Adelberg: A Minor Problem
We need more interdisciplinary minors.
There’s a lot to learn at the intersection of academic subjects. Different fields offer different worldviews, and understanding how they overlap gives us a better understanding of issues. As a liberal arts college, Dartmouth should celebrate the overlap between disciplines and encourage students to seek out an interdisciplinary education.
While the College has many tools to promote interdisciplinary learning, from distributive and major requirements to interdisciplinary majors, some of those options can’t adequately fulfill the College’s commitment to both academic openness and depth of study. Changes to distributive requirements or major requirements would unnecessarily constrain students’ freedom to explore subjects that interest them; interdisciplinary majors and modified majors, meanwhile, might allow students to graduate Dartmouth without truly mastering any particular field of study.
Dartmouth’s best option for an interdisciplinary education that still encourages student freedom and in-depth learning is to offer more interdisciplinary minors alongside its traditional curriculum.

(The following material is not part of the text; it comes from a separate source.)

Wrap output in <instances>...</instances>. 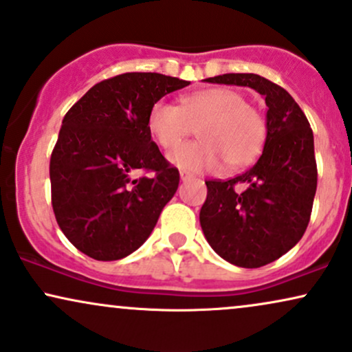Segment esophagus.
<instances>
[{"mask_svg": "<svg viewBox=\"0 0 352 352\" xmlns=\"http://www.w3.org/2000/svg\"><path fill=\"white\" fill-rule=\"evenodd\" d=\"M179 176H181V179H183V181H189V179H192V175H189V173H186V171H181V173H179Z\"/></svg>", "mask_w": 352, "mask_h": 352, "instance_id": "1", "label": "esophagus"}]
</instances>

Critics might worry that new interdisciplinary offerings would compete with traditional degrees in a way that prevents students from exploring any subject in detail. But these concerns miss the guiding principle of interdisciplinary minors. While disciplinary thinking teaches students to study in-depth, interdisciplinary thinking encourages problem solving and open-mindedness. Dartmouth should encourage students to develop both skill sets — and interdisciplinary minors uniquely encourage students to build off skills of a discipline with the shared knowledge of many disciplines.
Students will be rewarded in the real world if they can successfully combine disciplinary skills with interdisciplinary knowledge. The 21st century’s problems are more complicated than ever, from the challenges of climate change and international development to the opportunities of nanotech and artificial intelligence — anyone who can make progress on these problems is likely to be well-employed for a long time coming. Interdisciplinary thinking is not a substitute for specialization in any given field, but a prerequisite: Experts must draw insights from many fields in order to truly master their craft.

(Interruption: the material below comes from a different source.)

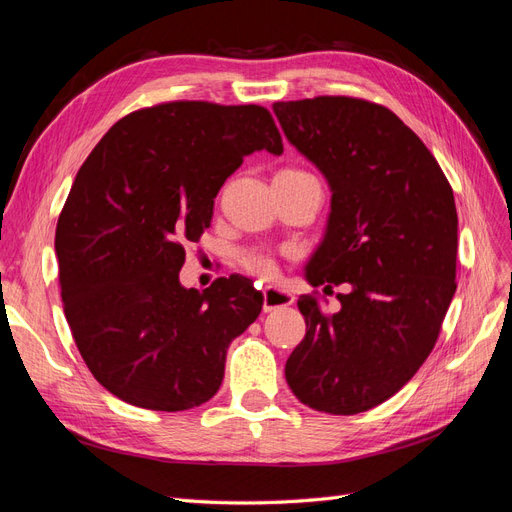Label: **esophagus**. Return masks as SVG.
<instances>
[{"label": "esophagus", "instance_id": "1", "mask_svg": "<svg viewBox=\"0 0 512 512\" xmlns=\"http://www.w3.org/2000/svg\"><path fill=\"white\" fill-rule=\"evenodd\" d=\"M294 304V296L289 294V291L281 289V287H272L268 285L264 289V311H276V309H283V306Z\"/></svg>", "mask_w": 512, "mask_h": 512}]
</instances>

Dartmouth already provides some opportunities to do just that. The human-centered design minor, for example, combines an engineering foundation with fields as diverse as psychology, computer science, public policy and business — what better education could an entrepreneurial student receive? Ethics minors build a foundation in moral philosophy before exploring real-world problems in government, medicine, anthropology and human geography. Interdisciplinary minors like these encourage intellectual curiosity, pushing students outside the confines of a defined field and preparing them for a diverse set of roles in society. This is the promise of a liberal arts education, a promise the College should keep by expanding its offering of interdisciplinary minors.
New interdisciplinary minors, like rhetoric, equality or biotechnology, would be both in-demand and easily scalable. Dartmouth students already show great interest in multiple disciplines. According to the Office of Institutional Research reports that between 2014 and 2018, 18.3 percent of Dartmouth students graduated with double majors and 9.4 percent of students changed their majors during their career. Still others join groups — like the DALI Lab or the Dartmouth Entrepreneurial Network — that require interdisciplinary thinking. Meeting this demand would not be especially difficult. Interdisciplinary minors could even be constructed using classes that are already offered by the College, reducing the administrative burden of creating new minors.

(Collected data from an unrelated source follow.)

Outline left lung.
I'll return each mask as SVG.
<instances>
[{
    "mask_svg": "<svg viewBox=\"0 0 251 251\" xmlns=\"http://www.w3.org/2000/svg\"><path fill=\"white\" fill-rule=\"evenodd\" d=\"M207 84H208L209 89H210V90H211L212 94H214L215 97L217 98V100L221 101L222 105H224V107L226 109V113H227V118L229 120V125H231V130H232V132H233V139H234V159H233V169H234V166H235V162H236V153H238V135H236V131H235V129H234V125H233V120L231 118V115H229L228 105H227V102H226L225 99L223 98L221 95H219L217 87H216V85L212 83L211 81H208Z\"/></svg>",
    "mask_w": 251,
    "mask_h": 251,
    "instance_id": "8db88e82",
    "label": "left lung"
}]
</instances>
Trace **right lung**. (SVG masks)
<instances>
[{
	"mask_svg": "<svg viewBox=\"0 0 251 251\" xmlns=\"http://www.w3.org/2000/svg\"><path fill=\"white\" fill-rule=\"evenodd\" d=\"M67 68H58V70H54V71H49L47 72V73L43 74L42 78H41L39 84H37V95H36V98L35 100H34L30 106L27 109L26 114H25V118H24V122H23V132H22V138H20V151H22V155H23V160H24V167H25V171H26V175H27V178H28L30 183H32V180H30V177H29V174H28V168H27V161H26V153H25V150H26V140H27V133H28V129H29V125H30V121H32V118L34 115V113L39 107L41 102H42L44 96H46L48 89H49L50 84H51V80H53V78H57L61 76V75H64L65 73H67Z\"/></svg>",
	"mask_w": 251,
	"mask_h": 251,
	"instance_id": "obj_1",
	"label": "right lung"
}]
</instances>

With all these compelling benefits associated with interdisciplinary minors, Dartmouth should continue to emphasize a liberal arts education unconfined to a single discipline. Interdisciplinary minors can bring separate parts of the Dartmouth experience together and, together with traditional majors, provide an even better education to Dartmouth undergraduates. The College can and should make more interdisciplinary majors available to Dartmouth students in order to fulfill the College’s liberal arts mission.